Hubo un momento de silencio entre ambos. Iba y venía Genaro a lo largo de la pieza, una violenta agitación al parecer lo dominaba.

Como si la duda hubiese surgido en su espíritu y la hiciese a pesar suyo vacilar, obstinadamente Máxima lo observaba.

Mentía su marido, era farsa la de aquel hombre, comedia como otras veces, o llevaba impreso su acento el sello de la verdad, ¿qué creer, qué pensar? llegaba ella a preguntarse, poseída, a la vez que de una tenaz y sorda desconfianza, de un extraño sentimiento de compasión:

-¿Cuánto te hace falta, en suma, cuánto dices que necesitas? -bruscamente acabó por exclamar.

-Con trescientos mil pesos me bastaría.

-¡Tómalos y quiera Dios que sean los últimos!

¡Había caído en el garlito, se había pisado, le había pegado en el codo y hecho abrir la mano a la muy pava! ... Pava... pava... aunque no tanto, no tenía trazas de haberse quedado tan convencida que se dijera... Más bien por verse libre de él, como de un dolor de muelas, se conocía que había aflojado.
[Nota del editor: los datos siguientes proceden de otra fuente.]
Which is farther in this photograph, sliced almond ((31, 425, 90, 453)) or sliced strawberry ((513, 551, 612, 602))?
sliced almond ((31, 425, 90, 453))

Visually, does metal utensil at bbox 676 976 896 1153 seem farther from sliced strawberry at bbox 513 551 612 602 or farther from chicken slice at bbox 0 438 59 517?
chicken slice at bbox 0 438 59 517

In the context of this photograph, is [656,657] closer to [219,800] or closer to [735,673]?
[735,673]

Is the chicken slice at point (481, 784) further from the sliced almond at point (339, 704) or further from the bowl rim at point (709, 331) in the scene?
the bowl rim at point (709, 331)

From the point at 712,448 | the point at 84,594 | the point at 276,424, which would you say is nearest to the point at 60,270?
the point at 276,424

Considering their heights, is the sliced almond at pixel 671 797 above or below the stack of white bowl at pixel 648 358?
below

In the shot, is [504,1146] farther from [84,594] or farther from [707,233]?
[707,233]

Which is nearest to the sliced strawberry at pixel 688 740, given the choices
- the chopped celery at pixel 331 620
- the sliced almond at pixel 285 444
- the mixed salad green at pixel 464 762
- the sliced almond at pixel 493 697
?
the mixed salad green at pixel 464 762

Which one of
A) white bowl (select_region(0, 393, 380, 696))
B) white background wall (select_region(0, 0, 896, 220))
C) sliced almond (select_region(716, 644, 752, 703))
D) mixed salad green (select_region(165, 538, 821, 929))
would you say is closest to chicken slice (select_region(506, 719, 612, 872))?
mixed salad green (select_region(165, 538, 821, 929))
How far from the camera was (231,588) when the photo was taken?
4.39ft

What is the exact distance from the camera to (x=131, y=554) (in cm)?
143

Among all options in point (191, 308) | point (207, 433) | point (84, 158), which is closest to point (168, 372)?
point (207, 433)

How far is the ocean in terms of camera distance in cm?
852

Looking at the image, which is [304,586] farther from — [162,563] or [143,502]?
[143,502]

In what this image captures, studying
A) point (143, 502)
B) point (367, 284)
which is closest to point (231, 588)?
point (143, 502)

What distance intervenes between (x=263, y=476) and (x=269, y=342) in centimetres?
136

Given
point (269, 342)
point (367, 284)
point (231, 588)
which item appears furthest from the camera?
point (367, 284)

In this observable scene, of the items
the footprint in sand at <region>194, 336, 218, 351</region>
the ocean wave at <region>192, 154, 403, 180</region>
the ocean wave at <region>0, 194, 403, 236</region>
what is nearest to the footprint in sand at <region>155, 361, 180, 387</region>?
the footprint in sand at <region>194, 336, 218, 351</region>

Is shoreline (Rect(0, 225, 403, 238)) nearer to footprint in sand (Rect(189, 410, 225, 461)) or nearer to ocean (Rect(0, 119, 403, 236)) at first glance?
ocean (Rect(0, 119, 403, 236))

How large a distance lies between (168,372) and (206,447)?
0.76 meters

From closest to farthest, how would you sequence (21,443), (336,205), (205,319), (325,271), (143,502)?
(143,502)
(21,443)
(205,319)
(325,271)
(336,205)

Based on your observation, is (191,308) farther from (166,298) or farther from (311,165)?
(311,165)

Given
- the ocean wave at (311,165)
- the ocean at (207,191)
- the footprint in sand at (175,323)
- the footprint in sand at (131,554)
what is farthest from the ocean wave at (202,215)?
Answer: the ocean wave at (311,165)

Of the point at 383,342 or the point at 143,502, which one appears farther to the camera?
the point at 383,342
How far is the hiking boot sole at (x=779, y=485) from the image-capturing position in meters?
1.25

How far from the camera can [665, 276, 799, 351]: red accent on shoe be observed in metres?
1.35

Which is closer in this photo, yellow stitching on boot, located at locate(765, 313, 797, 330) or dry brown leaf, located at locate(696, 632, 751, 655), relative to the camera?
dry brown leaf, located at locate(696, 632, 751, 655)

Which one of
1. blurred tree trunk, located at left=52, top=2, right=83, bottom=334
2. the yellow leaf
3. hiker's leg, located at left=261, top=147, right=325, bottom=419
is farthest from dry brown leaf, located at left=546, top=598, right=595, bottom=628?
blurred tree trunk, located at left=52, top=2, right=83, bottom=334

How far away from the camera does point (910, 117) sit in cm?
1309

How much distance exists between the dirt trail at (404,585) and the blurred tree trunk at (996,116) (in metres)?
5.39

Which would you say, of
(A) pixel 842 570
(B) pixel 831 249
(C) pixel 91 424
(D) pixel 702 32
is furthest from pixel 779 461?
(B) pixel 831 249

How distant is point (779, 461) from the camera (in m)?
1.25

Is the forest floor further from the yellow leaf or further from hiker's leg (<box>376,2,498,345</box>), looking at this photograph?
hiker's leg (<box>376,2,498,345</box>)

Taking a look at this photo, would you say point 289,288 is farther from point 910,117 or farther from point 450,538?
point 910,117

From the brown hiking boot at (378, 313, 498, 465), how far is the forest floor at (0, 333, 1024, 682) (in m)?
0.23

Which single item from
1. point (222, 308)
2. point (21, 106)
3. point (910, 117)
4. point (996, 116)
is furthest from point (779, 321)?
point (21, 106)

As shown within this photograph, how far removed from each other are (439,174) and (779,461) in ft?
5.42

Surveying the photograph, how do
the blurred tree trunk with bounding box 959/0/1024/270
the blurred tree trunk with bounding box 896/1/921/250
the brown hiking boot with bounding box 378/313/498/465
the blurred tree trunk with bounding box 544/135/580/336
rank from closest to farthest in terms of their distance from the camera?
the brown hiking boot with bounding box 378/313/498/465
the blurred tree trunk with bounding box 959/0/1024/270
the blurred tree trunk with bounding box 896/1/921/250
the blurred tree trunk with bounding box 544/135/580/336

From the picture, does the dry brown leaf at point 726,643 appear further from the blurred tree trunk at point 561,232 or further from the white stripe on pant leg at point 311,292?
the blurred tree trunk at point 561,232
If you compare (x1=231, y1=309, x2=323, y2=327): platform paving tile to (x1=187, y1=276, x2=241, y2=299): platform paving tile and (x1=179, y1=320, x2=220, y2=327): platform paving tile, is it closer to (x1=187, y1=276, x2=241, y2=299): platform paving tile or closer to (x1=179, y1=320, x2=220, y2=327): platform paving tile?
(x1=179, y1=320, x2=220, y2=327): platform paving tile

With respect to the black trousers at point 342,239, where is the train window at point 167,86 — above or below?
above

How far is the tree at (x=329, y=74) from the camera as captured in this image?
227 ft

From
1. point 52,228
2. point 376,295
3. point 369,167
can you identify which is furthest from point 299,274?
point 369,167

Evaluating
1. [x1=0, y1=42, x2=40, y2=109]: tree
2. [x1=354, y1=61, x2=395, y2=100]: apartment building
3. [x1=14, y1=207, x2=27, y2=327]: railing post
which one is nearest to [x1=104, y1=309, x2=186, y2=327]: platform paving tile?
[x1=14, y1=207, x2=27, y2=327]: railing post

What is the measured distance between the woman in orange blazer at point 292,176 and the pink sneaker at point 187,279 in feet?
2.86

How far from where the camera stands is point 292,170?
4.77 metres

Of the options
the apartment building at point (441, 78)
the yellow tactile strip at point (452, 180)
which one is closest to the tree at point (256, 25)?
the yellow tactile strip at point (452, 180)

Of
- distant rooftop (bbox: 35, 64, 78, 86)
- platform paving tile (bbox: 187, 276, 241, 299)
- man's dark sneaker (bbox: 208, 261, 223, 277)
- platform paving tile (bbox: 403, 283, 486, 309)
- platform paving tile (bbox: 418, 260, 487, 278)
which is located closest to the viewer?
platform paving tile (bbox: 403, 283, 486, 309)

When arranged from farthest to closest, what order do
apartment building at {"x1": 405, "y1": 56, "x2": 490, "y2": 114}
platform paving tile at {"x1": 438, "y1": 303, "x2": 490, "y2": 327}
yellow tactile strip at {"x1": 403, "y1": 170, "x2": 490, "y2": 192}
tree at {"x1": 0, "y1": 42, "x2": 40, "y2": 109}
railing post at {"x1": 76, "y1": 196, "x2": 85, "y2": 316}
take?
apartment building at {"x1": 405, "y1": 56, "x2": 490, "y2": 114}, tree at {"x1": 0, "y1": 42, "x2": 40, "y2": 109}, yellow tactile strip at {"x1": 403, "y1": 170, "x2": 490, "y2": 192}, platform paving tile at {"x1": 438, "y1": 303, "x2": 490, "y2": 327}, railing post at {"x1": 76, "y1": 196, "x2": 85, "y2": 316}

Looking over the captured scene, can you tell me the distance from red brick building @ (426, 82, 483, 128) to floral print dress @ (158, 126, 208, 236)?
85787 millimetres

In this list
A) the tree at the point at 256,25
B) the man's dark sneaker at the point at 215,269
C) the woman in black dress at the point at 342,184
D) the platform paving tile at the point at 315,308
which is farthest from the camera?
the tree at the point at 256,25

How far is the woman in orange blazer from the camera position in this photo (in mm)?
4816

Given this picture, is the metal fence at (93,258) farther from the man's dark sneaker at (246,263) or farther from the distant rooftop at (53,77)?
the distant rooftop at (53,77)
¿Ni cuando era tan mentira, tan cuento tártaro lo de los montes y maravillas que le había pintado? El mismo conservaba una esperanza, estaba en el fondo de que, tarde o temprano, un vuelco se operaría, llegaría a producirse la reacción consiguiente a toda crisis.

¡Pues no que, de no ser por eso y de no creerlo así, se habría mostrado tan listo, se habría puesto tan en cuatro él por pagar!... Como no hubiese ido hasta echarle la capa al toro. Estaba muy bueno, muy bonito, sonaba muy bien lo de la honra, pero el provecho quedaba en casa...

En fin, lo que por el momento interesaba, eran los trescientos mil de la otra, vería de brujulearse, de maniobrar con ellos.